Write out each record again exactly as it stands.

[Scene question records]
__________
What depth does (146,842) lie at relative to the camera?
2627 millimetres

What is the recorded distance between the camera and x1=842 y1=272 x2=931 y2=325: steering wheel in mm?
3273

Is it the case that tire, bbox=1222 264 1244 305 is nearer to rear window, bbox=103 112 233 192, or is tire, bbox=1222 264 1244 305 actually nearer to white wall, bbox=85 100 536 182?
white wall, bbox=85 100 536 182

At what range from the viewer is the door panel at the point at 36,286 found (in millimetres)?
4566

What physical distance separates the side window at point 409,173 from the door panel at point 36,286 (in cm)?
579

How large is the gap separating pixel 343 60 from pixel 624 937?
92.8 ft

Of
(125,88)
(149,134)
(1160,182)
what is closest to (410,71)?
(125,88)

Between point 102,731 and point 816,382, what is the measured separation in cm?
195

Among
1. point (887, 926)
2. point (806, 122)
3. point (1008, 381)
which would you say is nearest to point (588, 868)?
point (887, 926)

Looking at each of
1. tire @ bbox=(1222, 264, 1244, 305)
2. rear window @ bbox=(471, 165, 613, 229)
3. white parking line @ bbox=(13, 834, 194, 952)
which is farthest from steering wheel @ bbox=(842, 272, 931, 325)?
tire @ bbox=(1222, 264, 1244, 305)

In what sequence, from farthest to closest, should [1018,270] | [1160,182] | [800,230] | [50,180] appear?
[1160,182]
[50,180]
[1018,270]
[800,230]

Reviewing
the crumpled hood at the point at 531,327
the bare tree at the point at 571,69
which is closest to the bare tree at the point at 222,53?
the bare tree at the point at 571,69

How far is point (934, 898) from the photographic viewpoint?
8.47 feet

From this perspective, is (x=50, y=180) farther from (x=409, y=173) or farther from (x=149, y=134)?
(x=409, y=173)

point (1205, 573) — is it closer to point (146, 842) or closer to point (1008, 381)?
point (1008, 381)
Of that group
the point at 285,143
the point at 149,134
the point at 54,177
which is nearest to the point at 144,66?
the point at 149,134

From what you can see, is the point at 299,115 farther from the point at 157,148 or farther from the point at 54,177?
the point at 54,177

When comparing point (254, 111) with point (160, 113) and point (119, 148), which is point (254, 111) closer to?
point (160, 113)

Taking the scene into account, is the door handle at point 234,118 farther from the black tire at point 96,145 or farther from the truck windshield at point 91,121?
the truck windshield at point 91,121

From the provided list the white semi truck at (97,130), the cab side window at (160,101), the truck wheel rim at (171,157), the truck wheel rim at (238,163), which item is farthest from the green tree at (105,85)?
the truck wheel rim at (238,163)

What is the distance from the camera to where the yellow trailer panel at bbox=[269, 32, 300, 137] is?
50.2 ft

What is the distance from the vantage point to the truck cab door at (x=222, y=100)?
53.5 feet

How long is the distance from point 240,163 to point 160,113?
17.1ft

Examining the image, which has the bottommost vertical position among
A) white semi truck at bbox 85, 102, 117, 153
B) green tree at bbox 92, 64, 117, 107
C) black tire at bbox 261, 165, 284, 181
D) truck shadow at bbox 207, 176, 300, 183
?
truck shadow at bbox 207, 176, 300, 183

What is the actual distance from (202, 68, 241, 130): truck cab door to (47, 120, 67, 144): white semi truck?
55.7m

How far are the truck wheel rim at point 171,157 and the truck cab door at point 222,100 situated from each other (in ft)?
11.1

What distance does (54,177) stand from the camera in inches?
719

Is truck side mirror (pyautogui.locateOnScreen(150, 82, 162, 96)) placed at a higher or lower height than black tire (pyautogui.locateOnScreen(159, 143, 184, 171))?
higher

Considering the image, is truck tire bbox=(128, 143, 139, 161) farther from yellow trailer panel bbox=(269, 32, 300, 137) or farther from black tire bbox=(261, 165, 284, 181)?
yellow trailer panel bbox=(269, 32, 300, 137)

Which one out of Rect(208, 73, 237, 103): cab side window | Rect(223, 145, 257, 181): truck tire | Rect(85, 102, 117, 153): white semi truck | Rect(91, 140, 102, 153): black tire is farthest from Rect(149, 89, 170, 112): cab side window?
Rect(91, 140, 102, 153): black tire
__________
PROBLEM SOLUTION
What depth does (146,842) lie at relative to the camera?
2627 millimetres

What is the recorded distance between the camera and x1=842 y1=272 x2=931 y2=325: steering wheel in mm?
3273

Is it the case that tire, bbox=1222 264 1244 305 is nearer to rear window, bbox=103 112 233 192, or is tire, bbox=1222 264 1244 305 actually nearer to white wall, bbox=85 100 536 182?
white wall, bbox=85 100 536 182

At what range from the viewer is the door panel at the point at 36,286 found (in millimetres)?
4566

What physical distance separates the side window at point 409,173 from the door panel at point 36,286 (in cm)?
579

How large is the gap separating pixel 343 60 from pixel 624 937?
92.8 ft

Of
(125,88)
(149,134)
(1160,182)
what is closest to (410,71)?
(125,88)

Between point 102,731 and point 816,382, what is the measured separation in cm?
195

Among
1. point (887, 926)
2. point (806, 122)
3. point (1008, 381)
which would you say is nearest to point (588, 868)?
point (887, 926)

Looking at each of
1. tire @ bbox=(1222, 264, 1244, 305)
2. rear window @ bbox=(471, 165, 613, 229)
3. white parking line @ bbox=(13, 834, 194, 952)
which is farthest from steering wheel @ bbox=(842, 272, 931, 325)?
tire @ bbox=(1222, 264, 1244, 305)

In what sequence, from farthest to closest, should [1018,270] | [1160,182] | [800,230] | [50,180] appear?
[1160,182]
[50,180]
[1018,270]
[800,230]

Reviewing
the crumpled hood at the point at 531,327
the bare tree at the point at 571,69
which is closest to the bare tree at the point at 222,53?
the bare tree at the point at 571,69

How far is point (934, 898) from the photographic viewpoint?
8.47 feet

From this perspective, is (x=50, y=180) farther from (x=409, y=173) or farther from (x=149, y=134)?
(x=409, y=173)

point (1205, 573) — is it closer to point (146, 842) or closer to point (1008, 381)?
point (1008, 381)
Of that group
the point at 285,143
the point at 149,134
the point at 54,177
which is nearest to the point at 144,66?
the point at 149,134

From what you can see, is the point at 299,115 farther from the point at 157,148 or farther from the point at 54,177?
the point at 54,177

When comparing point (254, 111) with point (160, 113) and point (119, 148), which is point (254, 111) closer to?
point (160, 113)

Taking the scene into account, is the door handle at point 234,118 farther from the black tire at point 96,145 or farther from the truck windshield at point 91,121?
the truck windshield at point 91,121

From the provided list the white semi truck at (97,130), the cab side window at (160,101), the truck wheel rim at (171,157), the truck wheel rim at (238,163), which item is farthest from the green tree at (105,85)?
the truck wheel rim at (238,163)

What is the distance from the camera to where the yellow trailer panel at bbox=[269, 32, 300, 137] is?
50.2 ft

What is the distance from the vantage point to the truck cab door at (x=222, y=100)?
53.5 feet

How long is the distance from point 240,163 to point 160,113?
17.1ft

Examining the image, which has the bottommost vertical position among
A) white semi truck at bbox 85, 102, 117, 153
B) green tree at bbox 92, 64, 117, 107
C) black tire at bbox 261, 165, 284, 181
D) truck shadow at bbox 207, 176, 300, 183
?
truck shadow at bbox 207, 176, 300, 183

What is the actual distance from (202, 68, 241, 130): truck cab door to (47, 120, 67, 144): white semi truck?
55.7m

How far are the truck wheel rim at point 171,157 and the truck cab door at point 222,100 situated from each other (in ft)?
11.1

What distance does (54,177) stand from the camera in inches?
719

Is truck side mirror (pyautogui.locateOnScreen(150, 82, 162, 96)) placed at a higher or lower height than black tire (pyautogui.locateOnScreen(159, 143, 184, 171))?
higher

Considering the image, is truck tire bbox=(128, 143, 139, 161) farther from yellow trailer panel bbox=(269, 32, 300, 137) or farther from black tire bbox=(261, 165, 284, 181)?
yellow trailer panel bbox=(269, 32, 300, 137)

Which one out of Rect(208, 73, 237, 103): cab side window | Rect(223, 145, 257, 181): truck tire | Rect(85, 102, 117, 153): white semi truck | Rect(91, 140, 102, 153): black tire is farthest from Rect(149, 89, 170, 112): cab side window?
Rect(91, 140, 102, 153): black tire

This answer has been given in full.